One of the premier what would most accurately called soft rock bands (as opposed to hard rock, no slight intended) was formed when one of the earliest folk-rock bands broke up and almost half of the band's members simply formed another band. That band, called The Men, (I'd like to think that a good bit of thought went into choosing that name) at 13 members strong had enough guys to easily make two, three or even four seperate bands as it was. Anyway, six members of The Men formed a band under the leadership of guitarist/vocalist Jules Gary Alexander and woodwind and brass player/vocalist Terry Kirkman. The group was rounded out by Brian Cole on bass guitar,woodwinds and vocals, Ted Bluechel on drums,guitar and vocals, guitarist/vocalist Russ Giguere and Bob Page on guitar,banjo and vocals. Before the band ever performed publicly however, Page was replaced by keyboardist/guitarist/vocalst Jim Yester. The name "The Association" was adopted at the suggestion of Kirkman's then fiancee' Judy.

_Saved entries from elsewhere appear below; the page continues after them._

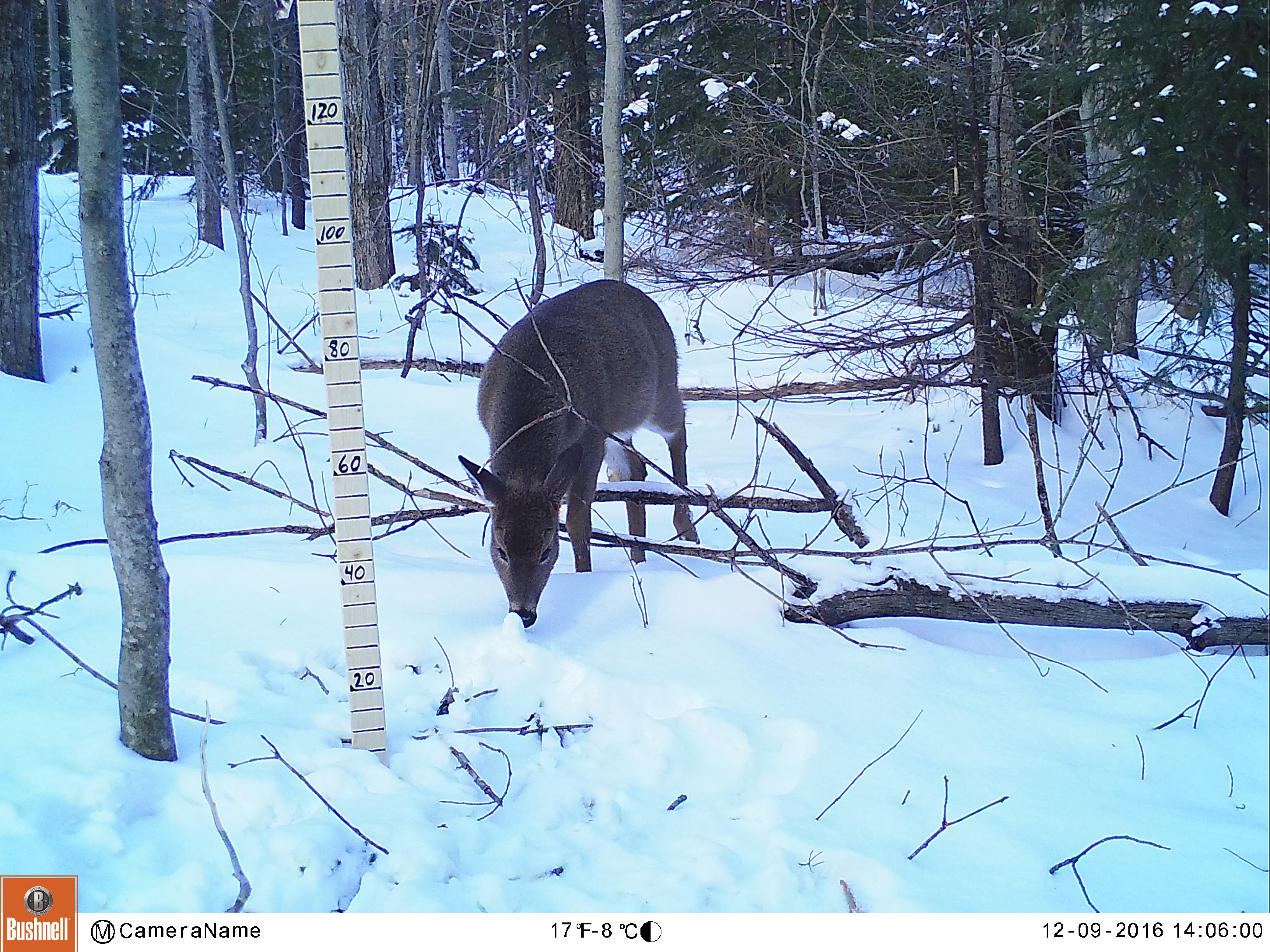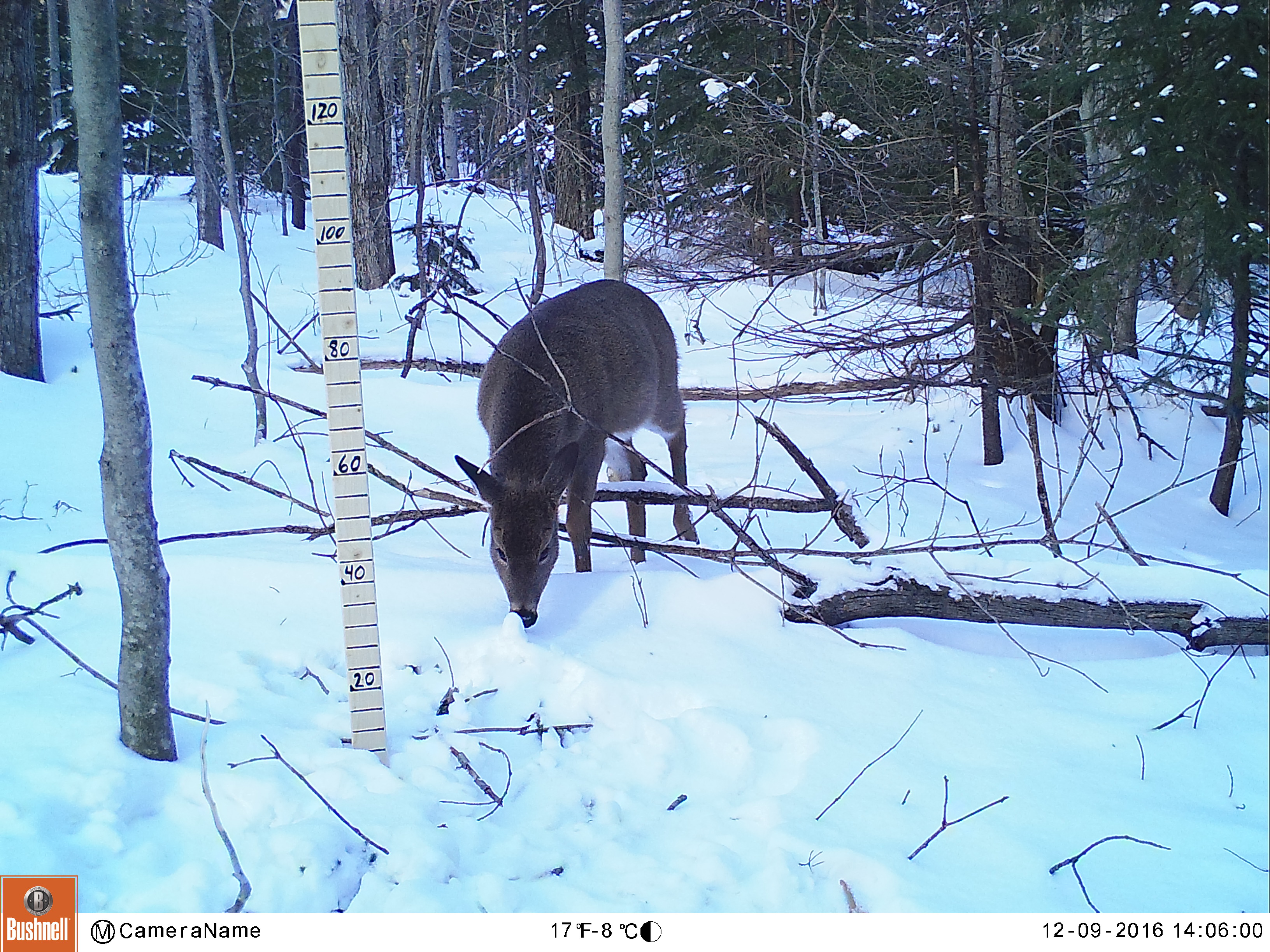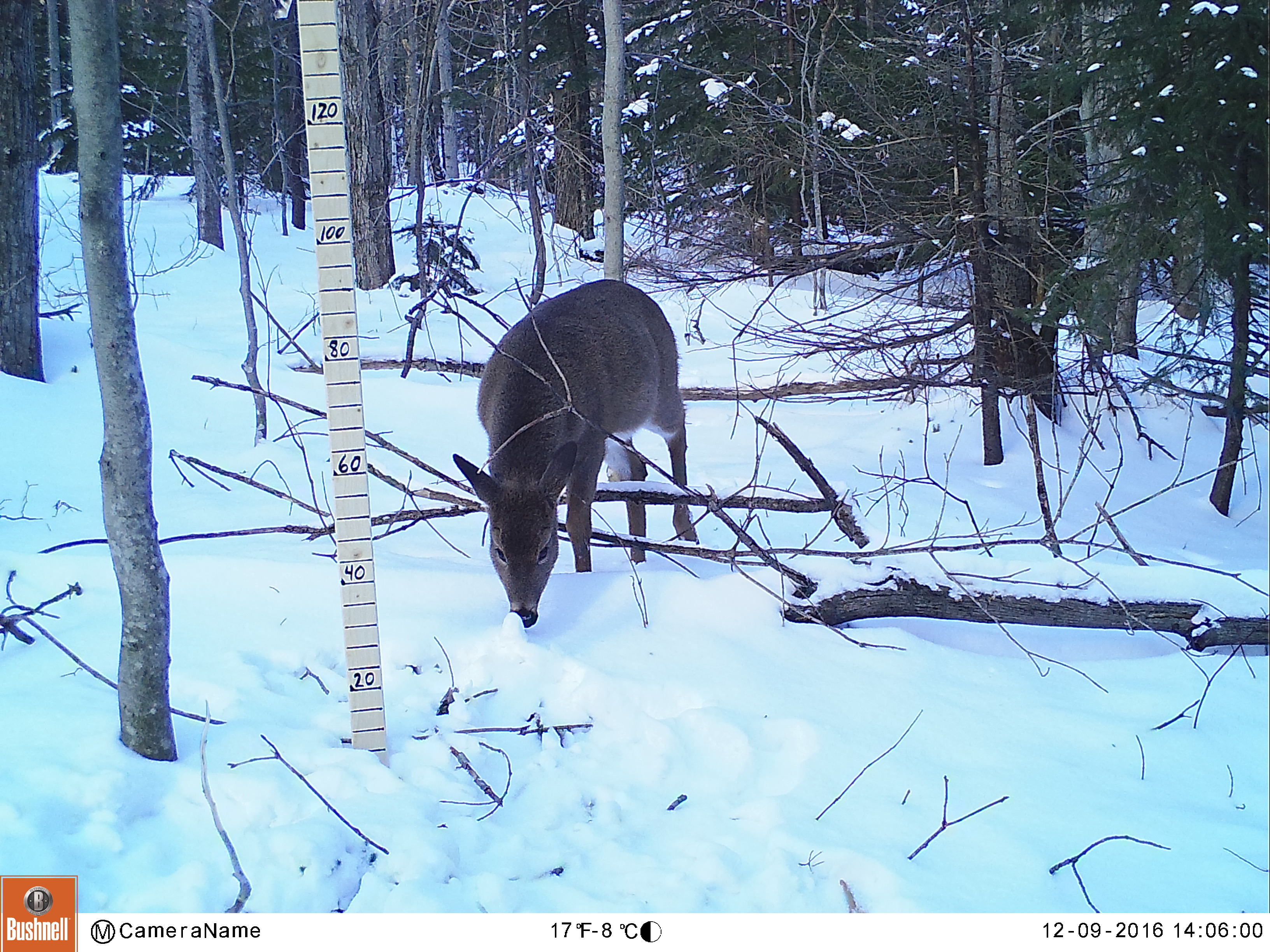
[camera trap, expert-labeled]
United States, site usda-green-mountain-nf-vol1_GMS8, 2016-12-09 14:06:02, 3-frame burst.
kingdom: Animalia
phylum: Chordata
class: Mammalia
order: Artiodactyla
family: Cervidae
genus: Odocoileus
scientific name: Odocoileus virginianus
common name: white-tailed deer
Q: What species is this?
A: White-tailed deer (Odocoileus virginianus).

After about five months of rehearsal they started playing the clubs in the Los Angeles area, and while it maybe easy to slap the label of "soft rock" on them, The Association did have an unique sound and style, and as in too many cases this caused them a bit of a problem getting signed to a record label. After several failed auditions, they were finally picked up by Valiant Records and after their first single, a cover of Bob Dylan's "One Too Many Mornings" pretty much tanked, they hit pay dirt with the following single going to #7 on the Billboard charts, 1966's "Along Comes Mary. This led to the release of the band's first album, And Then...Along Comes The Association which contained their first #1 hit single "Cherish".
While The Association are generally considered in terms such as "clean cut", "AM soft pop" or even "schmaltzy" or "mawkish", these terms tend to overlook qualities that a more careful listen might reveal. The songwriting is sophisticated, well-crafted and melodically strong. Their vocal arrangements at times are literally choir-like, yet catchy, at times reminiscent of the Beach Boys and at others calling to mind The Moody Blues. Multi-instrumentalists all, they are a pretty accomplished bunch. Say what you will, they have not approached this business of selling records the easy way.
But sell 'em they did...and lots of 'em...like their second #1 single "Windy".
Late in 1966 Warner Brothers bought Valiant Records, and with it The Association's contract. As they were at that point established hit-makers, the transition for them was a smooth one. By 1967 Jules Alexander left the band and was replaced by Larry Ramos on guitar and vocals. On June 16th of that same year, they gained the distinction of being literally the first band to play a rock festival by being the opening act at what is credited as the first rock festival, The Monterey Pop Festival. They then rounded out a quite eventful year by barely missing a third #1 hit when "Never My Love" peaked at #2 on the Billboard charts.
Jules Alexander returned to the group in 1969, resulting in a seven-man band. Their next project would be writing and recording the soundtrack for the movie Goodbye Columbus. While their chart-topping days were behind them, they remained a popular concert draw. Warner Brothers declined to renew their contract and the band signed to Columbia Records but still failed to impact the charts. Tragedy struck the band when on August 2, 1972 Brian Cole was found dead at his Los Angeles home overdosed on heroin. He was 29 years old.
These days after many personnel changes The Association still does frequent package tours with other re-formed acts of the 60s era, firmly positioned in the history of All Things (Soft) Rockin'. Oh, and my favorite song by The Association? (of course I have one!) That's gotta be "Everthing That Touches You".